What does a rightward shift of the labor demand curve indicate?

An increase in labor demand, meaning firms are willing to hire more workers at any given wage.

What does a leftward shift of the labor demand curve indicate?

A decrease in labor demand, meaning firms are willing to hire fewer workers at any given wage.

What does a rightward shift of the labor supply curve indicate?

An increase in labor supply, meaning more workers are willing to work at any given wage.

What does a leftward shift of the labor supply curve indicate?

A decrease in labor supply, meaning fewer workers are willing to work at any given wage.

How does a minimum wage above the equilibrium wage appear on a labor market graph?

As a horizontal line above the equilibrium point, creating a surplus of labor (unemployment).

Define factor supply.

The amount of labor workers are willing and able to offer at different wage rates.

Define factor demand.

The amount of labor firms are willing and able to hire at different wage rates.

Define labor supply.

The amount of labor workers are willing and able to offer at different wage rates.

Define labor demand.

The amount of labor firms are willing and able to hire at different wage rates.
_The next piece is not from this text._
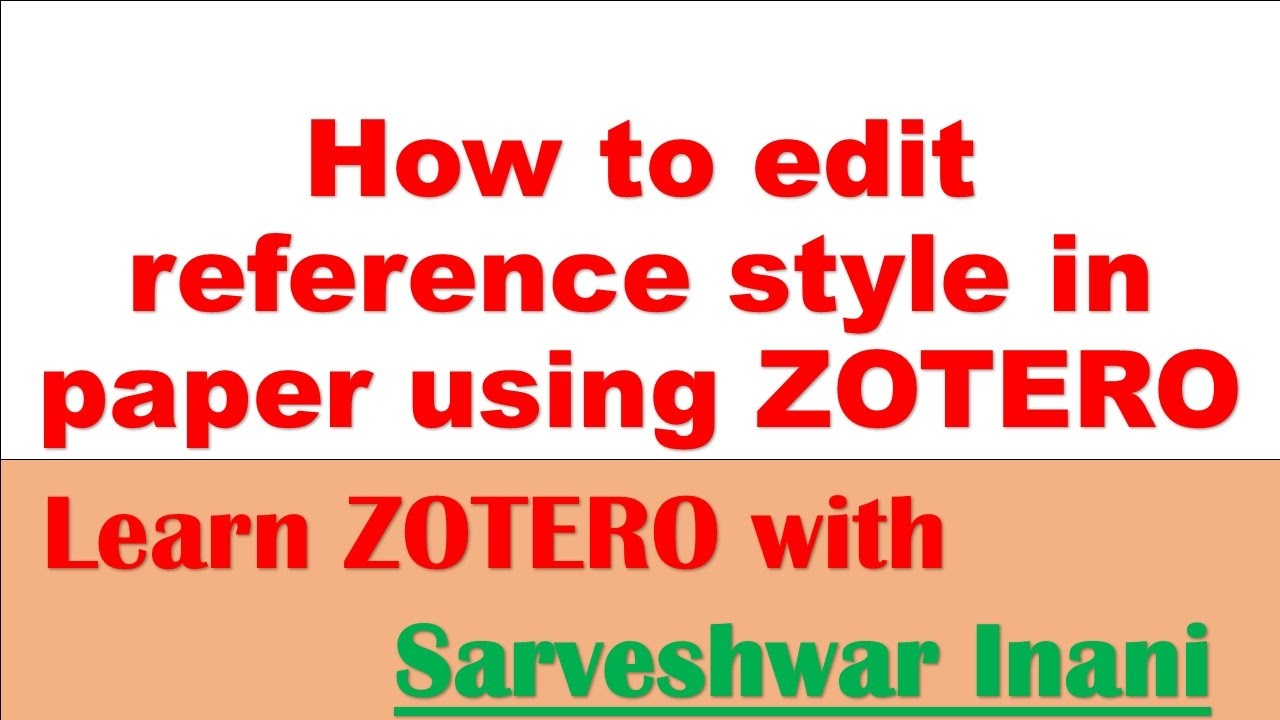 how to change reference style in zotero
What is a surplus of labor?

When the wage is too high, more people want to work than firms want to hire, potentially due to a wage floor.

What is a shortage of labor?

When the wage is too low, firms want to hire more people than are willing to work, potentially due to a wage ceiling.

Define substitute resources.

Resources that firms can use in place of each other.

Define complementary resources.

Resources that are used together in the production process.

What is the wealth effect?

The phenomenon where increased wealth may cause people to work less.

Define Factor Market Equilibrium.

The point where labor supply meets labor demand, determining the market wage rate and quantity of labor employed.